» LISTED ENTRIES
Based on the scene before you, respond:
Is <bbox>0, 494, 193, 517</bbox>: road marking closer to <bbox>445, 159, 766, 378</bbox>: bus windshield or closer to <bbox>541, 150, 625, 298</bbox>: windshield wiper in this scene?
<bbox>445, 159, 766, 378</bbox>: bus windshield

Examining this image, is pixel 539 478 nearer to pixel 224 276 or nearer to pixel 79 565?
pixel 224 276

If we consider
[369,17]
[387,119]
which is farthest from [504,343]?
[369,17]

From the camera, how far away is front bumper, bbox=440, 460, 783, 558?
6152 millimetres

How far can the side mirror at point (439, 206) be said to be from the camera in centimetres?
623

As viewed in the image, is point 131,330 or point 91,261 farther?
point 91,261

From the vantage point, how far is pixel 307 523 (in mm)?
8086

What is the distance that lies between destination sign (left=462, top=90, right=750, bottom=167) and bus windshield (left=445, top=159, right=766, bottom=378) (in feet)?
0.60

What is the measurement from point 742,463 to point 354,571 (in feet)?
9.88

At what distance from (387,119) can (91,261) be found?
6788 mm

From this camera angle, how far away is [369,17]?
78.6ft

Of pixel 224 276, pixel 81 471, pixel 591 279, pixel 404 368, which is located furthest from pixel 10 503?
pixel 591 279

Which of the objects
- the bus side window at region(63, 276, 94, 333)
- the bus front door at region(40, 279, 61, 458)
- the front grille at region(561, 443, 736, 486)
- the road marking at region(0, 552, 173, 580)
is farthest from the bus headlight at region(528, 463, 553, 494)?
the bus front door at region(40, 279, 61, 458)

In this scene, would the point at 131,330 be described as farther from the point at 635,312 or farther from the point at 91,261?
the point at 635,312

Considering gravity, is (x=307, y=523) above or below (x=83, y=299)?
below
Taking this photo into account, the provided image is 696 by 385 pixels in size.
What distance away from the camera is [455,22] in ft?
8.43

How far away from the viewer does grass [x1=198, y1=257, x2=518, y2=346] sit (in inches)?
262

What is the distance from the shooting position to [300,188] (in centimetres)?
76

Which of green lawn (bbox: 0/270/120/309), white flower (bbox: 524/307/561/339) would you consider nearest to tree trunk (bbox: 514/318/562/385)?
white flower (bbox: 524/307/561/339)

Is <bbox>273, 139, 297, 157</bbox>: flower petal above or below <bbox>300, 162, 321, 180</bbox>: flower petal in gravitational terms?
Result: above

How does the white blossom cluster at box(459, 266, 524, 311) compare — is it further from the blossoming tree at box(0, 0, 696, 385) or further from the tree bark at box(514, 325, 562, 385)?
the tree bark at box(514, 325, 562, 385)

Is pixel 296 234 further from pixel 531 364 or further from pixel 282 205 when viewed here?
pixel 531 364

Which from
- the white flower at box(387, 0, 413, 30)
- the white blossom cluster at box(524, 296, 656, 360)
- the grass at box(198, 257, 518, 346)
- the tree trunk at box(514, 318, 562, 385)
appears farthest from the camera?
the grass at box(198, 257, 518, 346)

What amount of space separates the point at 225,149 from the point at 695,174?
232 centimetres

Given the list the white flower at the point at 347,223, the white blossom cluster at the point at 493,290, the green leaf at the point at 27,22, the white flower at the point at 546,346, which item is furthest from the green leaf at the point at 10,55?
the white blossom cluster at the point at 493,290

» INSTRUCTION
Rewrite all of the material above, replacing "tree trunk" with "trunk of the tree" and keeping everything else the same.

» EXPECTED ANSWER
Based on the scene before you, respond:
Is <bbox>0, 494, 193, 517</bbox>: road marking closer to <bbox>445, 159, 766, 378</bbox>: bus windshield or closer to <bbox>541, 150, 625, 298</bbox>: windshield wiper in this scene?
<bbox>445, 159, 766, 378</bbox>: bus windshield

Examining this image, is pixel 539 478 nearer to pixel 224 276 or nearer to pixel 79 565?
pixel 224 276

If we consider
[369,17]
[387,119]
which is farthest from [504,343]?
[369,17]

From the camera, how far away is front bumper, bbox=440, 460, 783, 558?
6152 millimetres

How far can the side mirror at point (439, 206) be said to be from the camera in centimetres?
623

As viewed in the image, is point 131,330 or point 91,261 farther?
point 91,261

From the vantage point, how far is pixel 307 523 (in mm)?
8086

What is the distance that lies between destination sign (left=462, top=90, right=750, bottom=167) and bus windshield (left=445, top=159, right=766, bottom=378) (in feet)?
0.60

What is the measurement from point 742,463 to point 354,571 (in feet)?
9.88

At what distance from (387,119) can (91,261) be found?
6788 mm

From this camera angle, how far away is [369,17]?
78.6ft

Of pixel 224 276, pixel 81 471, pixel 591 279, pixel 404 368, which is located furthest from pixel 10 503?
pixel 591 279

Which of the objects
- the bus side window at region(63, 276, 94, 333)
- the bus front door at region(40, 279, 61, 458)
- the front grille at region(561, 443, 736, 486)
- the road marking at region(0, 552, 173, 580)
is farthest from the bus headlight at region(528, 463, 553, 494)?
the bus front door at region(40, 279, 61, 458)

In this scene, would the point at 131,330 be described as farther from the point at 635,312 or farther from the point at 91,261?
the point at 635,312

Considering gravity, is (x=307, y=523) above or below (x=83, y=299)?
below
Taking this photo into account, the provided image is 696 by 385 pixels in size.
What distance away from the camera is [455,22] in ft?
8.43

How far away from the viewer does grass [x1=198, y1=257, x2=518, y2=346] sit (in inches)?
262

What is the distance from the shooting position to [300,188] (in centimetres)?
76

Which of green lawn (bbox: 0/270/120/309), white flower (bbox: 524/307/561/339) would you consider nearest to trunk of the tree (bbox: 514/318/562/385)?
white flower (bbox: 524/307/561/339)

Is <bbox>273, 139, 297, 157</bbox>: flower petal above or below <bbox>300, 162, 321, 180</bbox>: flower petal in gravitational terms?
Result: above

How does the white blossom cluster at box(459, 266, 524, 311) compare — is it further from the blossoming tree at box(0, 0, 696, 385) or further from the tree bark at box(514, 325, 562, 385)?
the tree bark at box(514, 325, 562, 385)

Is pixel 296 234 further from pixel 531 364 or further from pixel 282 205 when viewed here?
pixel 531 364

Which from
- the white flower at box(387, 0, 413, 30)
- the white blossom cluster at box(524, 296, 656, 360)
- the grass at box(198, 257, 518, 346)
- the trunk of the tree at box(514, 318, 562, 385)
appears farthest from the camera?
the grass at box(198, 257, 518, 346)

What amount of space separates the point at 225,149 from the point at 695,174?
232 centimetres

Given the list the white flower at the point at 347,223, the white blossom cluster at the point at 493,290, the green leaf at the point at 27,22, the white flower at the point at 546,346, which item is furthest from the green leaf at the point at 10,55?
the white blossom cluster at the point at 493,290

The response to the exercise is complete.